* Teks yang diberikan
Banyak orang tua sering mengeluh, "Anakku kok malas banget belajar, disuruh buka buku saja susah." Kalimat seperti ini sangat umum terdengar, terutama di tengah padatnya tuntutan sekolah zaman sekarang. Namun sebelum menilai anak sebagai pemalas, ada baiknya kita mencoba melihat dari sudut pandang psikologi pendidikan. Karena di balik rasa malas, sering kali ada hal yang lebih dalam dari sekadar enggan belajar.
Dalam dunia psikologi pendidikan, belajar bukan hanya urusan otak, tapi juga soal perasaan. Anak akan lebih mudah memahami pelajaran ketika ia merasa tenang, aman, dan diterima. Sebaliknya, jika anak sedang cemas, bosan, atau takut dimarahi, otaknya tidak akan bekerja optimal. Dalam kondisi seperti ini, bagian otak yang mengatur emosi justru lebih aktif daripada bagian yang berfungsi untuk berpikir dan fokus. Akibatnya, anak terlihat seperti tidak bersemangat belajar, padahal sebenarnya ia sedang berjuang dengan emosinya sendiri.
Rasa malas juga bisa muncul karena motivasi belajar yang menurun. Ada dua jenis motivasi yang memengaruhi anak: motivasi dari dalam diri (intrinsik) dan motivasi dari luar (ekstrinsik). Ketika anak belajar hanya untuk mendapatkan nilai bagus atau hadiah, motivasinya bergantung pada faktor luar. Begitu tidak ada penghargaan atau pujian, semangatnya ikut hilang. Sebaliknya, jika anak belajar karena rasa ingin tahu dan minat pribadi, proses belajar akan terasa menyenangkan. Itulah mengapa tugas orang tua dan guru bukan hanya menyuruh belajar, tetapi juga menumbuhkan keinginan anak untuk belajar dengan hati yang senang.
Lingkungan juga berperan besar dalam munculnya rasa malas belajar. Suasana rumah yang bising, orang tua yang sering bertengkar, atau tugas sekolah yang terlalu berat bisa membuat anak kehilangan fokus. Anak butuh lingkungan yang mendukung, tempat ia merasa diterima dan dihargai. Menurut pandangan psikolog humanistik seperti Carl Rogers, belajar akan lebih efektif jika anak merasa aman secara emosional. Jadi, anak yang sering dimarahi atau dibanding-bandingkan dengan teman sekelasnya biasanya justru makin menutup diri dari kegiatan belajar.

* Cuplikan data
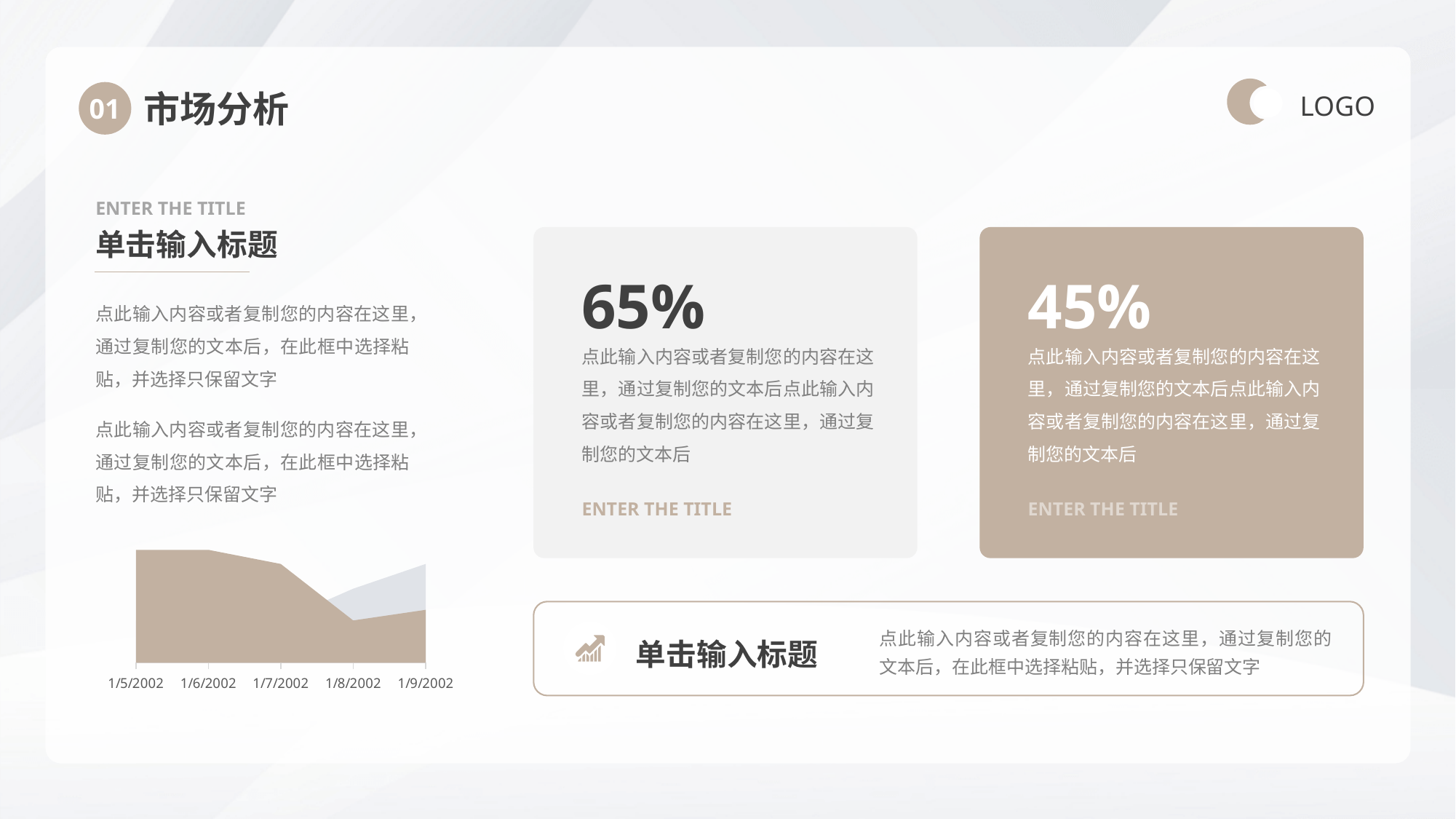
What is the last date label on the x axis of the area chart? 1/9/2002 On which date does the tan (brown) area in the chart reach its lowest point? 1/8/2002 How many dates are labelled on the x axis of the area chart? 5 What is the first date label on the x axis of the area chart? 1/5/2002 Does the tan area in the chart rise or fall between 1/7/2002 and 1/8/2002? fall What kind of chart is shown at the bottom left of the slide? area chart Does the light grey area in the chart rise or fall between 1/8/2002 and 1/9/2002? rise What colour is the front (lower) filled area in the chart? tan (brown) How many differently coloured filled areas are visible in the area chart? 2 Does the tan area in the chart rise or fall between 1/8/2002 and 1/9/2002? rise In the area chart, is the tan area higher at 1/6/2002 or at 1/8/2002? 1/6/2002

* Tugas 1
Jawablah pertanyaan berikut berdasarkan teks tentang rasa malas belajar pada anak.
(a) Apa dua jenis motivasi yang memengaruhi anak?
(b) Siapa psikolog humanistik yang disebut dalam teks?
(c) Ketika anak sedang cemas, bosan, atau takut dimarahi, bagian otak mana yang justru lebih aktif?
* Tugas 2
Teruskan teks tentang rasa malas belajar pada anak, mulai dari sesudah kalimat terakhirnya.
Data ini tidak berkaitan dengan teks tentang rasa malas belajar pada anak.

* Jawaban tertulis 1
(a) Motivasi dari dalam diri (intrinsik) dan motivasi dari luar (ekstrinsik).
(b) Carl Rogers.
(c) Bagian otak yang mengatur emosi.

* Jawaban tertulis 2
Selain itu, tantangan lain datang dari dunia digital. Anak-anak zaman sekarang tumbuh bersama gawai dan media sosial yang menawarkan kesenangan instan. Otak mereka terbiasa dengan hal-hal cepat dan menarik secara visual, sementara kegiatan belajar di sekolah sering kali terasa lambat dan membosankan. Akibatnya, fokus anak mudah teralihkan. Bukan berarti teknologi harus dijauhi, tetapi perlu diatur penggunaannya agar anak tetap bisa menikmati belajar tanpa kehilangan dunia bermainnya.
Daripada terus memarahi anak karena malas belajar, lebih baik kita mencoba memahami apa yang membuatnya merasa begitu. Dengarkan keluhannya, beri kesempatan untuk beristirahat, dan berikan apresiasi kecil atas usahanya. Anak yang merasa dihargai akan lebih bersemangat memperbaiki diri. Guru dan orang tua perlu bekerja sama menjadi teladan yang sabar, bukan hanya memberi perintah, tapi juga menunjukkan bahwa belajar adalah bagian dari kehidupan yang menyenangkan.
Pada akhirnya, anak yang tampak malas belajar tidak selalu berarti tidak mau berusaha. Bisa jadi ia sedang lelah, bosan, atau kehilangan makna dari apa yang ia pelajari. Tugas kita sebagai pendidik, orang tua, atau siapa pun yang peduli terhadap dunia anak adalah membantu mereka menemukan kembali semangat itu. Karena belajar sejatinya bukan sekadar tentang nilai dan ujian, melainkan tentang menumbuhkan rasa ingin tahu, keberanian, dan kebahagiaan dalam proses memahami dunia.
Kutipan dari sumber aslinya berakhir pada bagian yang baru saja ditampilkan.